下にあるテスト駆動開発の文章を、最初から最後まで一字一句変えずに書き写してください。

■ 提示文

==========

今回のようにテスト対象クラスを新規開発する場合は、JUnit が正しくテスト成否を判定しているか を確認することが出来ます。
また、テスト対象クラスの 既存メソッドに機能追加を行う場合、新しいテストを追加してテストが成功するようであれば、__追加機能の一部が既に実装済__である可能性を見抜けます。
テストが通るようなプログラムを実装する
次に、テストが通るようなテスト対象メソッドを実装します。
public String response(int num) {
return "1";
}
先程と同様にテストを実行すると、当然、テストは成功します。
TDD の開発では、まずはテストが通るプログラムを書くことから始めるので、慣れるまではテストケースを初めから絞らず、やや愚直でも 1 つ 1 つ目的を達成するよう積み重ねていきます。
それでは、引数が 2 の場合も試してみましょう。
@Test
public void 引数に1を与えたら1を返す() {
FizzBuzz fizzbuzz = new FizzBuzz();
assertEquals("1", fizzbuzz.response(1));
}
@Test
public void 引数に2を与えたら2を返す() {
FizzBuzz fizzbuzz = new FizzBuzz();
assertEquals("2", fizzbuzz.response(2));
}
public String response(int num) {
return "1";
}
テスト実行結果は以下の通り、テスト失敗を示す赤のバーが表示されました。

==========

収集データ項目

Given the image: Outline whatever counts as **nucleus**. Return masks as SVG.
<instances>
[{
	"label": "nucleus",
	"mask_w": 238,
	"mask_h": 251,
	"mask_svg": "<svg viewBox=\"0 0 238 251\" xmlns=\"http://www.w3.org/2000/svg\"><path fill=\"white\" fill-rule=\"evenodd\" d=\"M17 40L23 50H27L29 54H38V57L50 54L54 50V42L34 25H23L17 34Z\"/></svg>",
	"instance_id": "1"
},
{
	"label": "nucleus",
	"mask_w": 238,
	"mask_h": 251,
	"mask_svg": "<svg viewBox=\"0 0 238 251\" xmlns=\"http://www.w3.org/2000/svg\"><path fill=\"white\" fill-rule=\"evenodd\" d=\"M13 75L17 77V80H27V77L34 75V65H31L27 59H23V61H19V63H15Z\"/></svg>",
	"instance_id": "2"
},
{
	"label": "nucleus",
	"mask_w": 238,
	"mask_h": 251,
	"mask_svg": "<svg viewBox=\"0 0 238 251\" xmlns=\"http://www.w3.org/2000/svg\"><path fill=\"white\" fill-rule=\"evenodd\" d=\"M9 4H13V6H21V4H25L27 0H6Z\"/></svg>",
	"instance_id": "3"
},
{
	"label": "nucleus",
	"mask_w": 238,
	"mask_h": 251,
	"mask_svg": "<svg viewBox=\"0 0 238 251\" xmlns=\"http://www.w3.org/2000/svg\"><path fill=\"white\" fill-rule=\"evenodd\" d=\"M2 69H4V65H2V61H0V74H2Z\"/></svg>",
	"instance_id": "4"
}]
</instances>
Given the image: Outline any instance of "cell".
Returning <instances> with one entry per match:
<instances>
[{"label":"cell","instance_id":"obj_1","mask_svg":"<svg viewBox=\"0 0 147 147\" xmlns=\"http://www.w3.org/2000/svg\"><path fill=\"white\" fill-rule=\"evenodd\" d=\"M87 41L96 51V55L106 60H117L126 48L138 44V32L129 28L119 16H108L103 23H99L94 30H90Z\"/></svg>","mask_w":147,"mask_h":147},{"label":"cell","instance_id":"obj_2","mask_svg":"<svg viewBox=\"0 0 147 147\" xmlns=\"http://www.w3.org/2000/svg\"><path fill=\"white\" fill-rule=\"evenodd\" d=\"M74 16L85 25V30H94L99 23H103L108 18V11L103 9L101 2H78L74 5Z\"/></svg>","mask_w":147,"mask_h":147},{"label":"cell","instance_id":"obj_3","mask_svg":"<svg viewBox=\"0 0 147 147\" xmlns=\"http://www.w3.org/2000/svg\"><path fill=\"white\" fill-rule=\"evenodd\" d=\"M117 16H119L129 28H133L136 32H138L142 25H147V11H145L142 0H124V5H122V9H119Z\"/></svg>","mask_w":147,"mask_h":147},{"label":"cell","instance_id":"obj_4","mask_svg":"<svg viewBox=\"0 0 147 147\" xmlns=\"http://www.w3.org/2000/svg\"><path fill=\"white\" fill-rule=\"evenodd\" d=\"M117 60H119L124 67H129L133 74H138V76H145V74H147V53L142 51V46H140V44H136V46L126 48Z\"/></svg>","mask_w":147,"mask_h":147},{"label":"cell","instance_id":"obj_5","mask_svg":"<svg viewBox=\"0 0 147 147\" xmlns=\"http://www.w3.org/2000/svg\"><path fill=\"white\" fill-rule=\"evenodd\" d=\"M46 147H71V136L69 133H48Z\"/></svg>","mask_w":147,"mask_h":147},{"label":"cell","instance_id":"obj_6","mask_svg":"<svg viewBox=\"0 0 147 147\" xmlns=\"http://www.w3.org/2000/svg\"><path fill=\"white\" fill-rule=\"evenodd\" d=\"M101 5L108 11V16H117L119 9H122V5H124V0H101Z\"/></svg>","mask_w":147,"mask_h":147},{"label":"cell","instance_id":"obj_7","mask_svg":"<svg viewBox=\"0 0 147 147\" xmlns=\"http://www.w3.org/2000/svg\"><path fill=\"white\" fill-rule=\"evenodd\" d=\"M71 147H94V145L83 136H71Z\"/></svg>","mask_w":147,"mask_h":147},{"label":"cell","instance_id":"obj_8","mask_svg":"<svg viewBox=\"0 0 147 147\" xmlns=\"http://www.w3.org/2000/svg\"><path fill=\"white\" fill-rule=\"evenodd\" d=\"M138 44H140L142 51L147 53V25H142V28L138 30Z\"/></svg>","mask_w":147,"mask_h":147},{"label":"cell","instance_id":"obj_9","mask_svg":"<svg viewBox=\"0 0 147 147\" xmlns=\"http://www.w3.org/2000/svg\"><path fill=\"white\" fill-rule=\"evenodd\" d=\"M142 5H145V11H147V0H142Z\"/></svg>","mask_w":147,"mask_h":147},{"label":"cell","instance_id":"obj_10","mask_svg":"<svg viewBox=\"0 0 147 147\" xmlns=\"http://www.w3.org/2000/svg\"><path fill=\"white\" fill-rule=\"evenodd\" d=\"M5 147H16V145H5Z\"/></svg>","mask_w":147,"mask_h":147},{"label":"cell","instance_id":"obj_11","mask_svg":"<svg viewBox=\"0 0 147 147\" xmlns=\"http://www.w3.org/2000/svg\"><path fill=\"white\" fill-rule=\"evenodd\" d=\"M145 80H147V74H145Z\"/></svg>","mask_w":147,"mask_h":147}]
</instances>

==========

■ 回答
今回のようにテスト対象クラスを新規開発する場合は、JUnit が正しくテスト成否を判定しているか を確認することが出来ます。
また、テスト対象クラスの 既存メソッドに機能追加を行う場合、新しいテストを追加してテストが成功するようであれば、__追加機能の一部が既に実装済__である可能性を見抜けます。
テストが通るようなプログラムを実装する
次に、テストが通るようなテスト対象メソッドを実装します。
public String response(int num) {
return "1";
}
先程と同様にテストを実行すると、当然、テストは成功します。
TDD の開発では、まずはテストが通るプログラムを書くことから始めるので、慣れるまではテストケースを初めから絞らず、やや愚直でも 1 つ 1 つ目的を達成するよう積み重ねていきます。
それでは、引数が 2 の場合も試してみましょう。
@Test
public void 引数に1を与えたら1を返す() {
FizzBuzz fizzbuzz = new FizzBuzz();
assertEquals("1", fizzbuzz.response(1));
}
@Test
public void 引数に2を与えたら2を返す() {
FizzBuzz fizzbuzz = new FizzBuzz();
assertEquals("2", fizzbuzz.response(2));
}
public String response(int num) {
return "1";
}
テスト実行結果は以下の通り、テスト失敗を示す赤のバーが表示されました。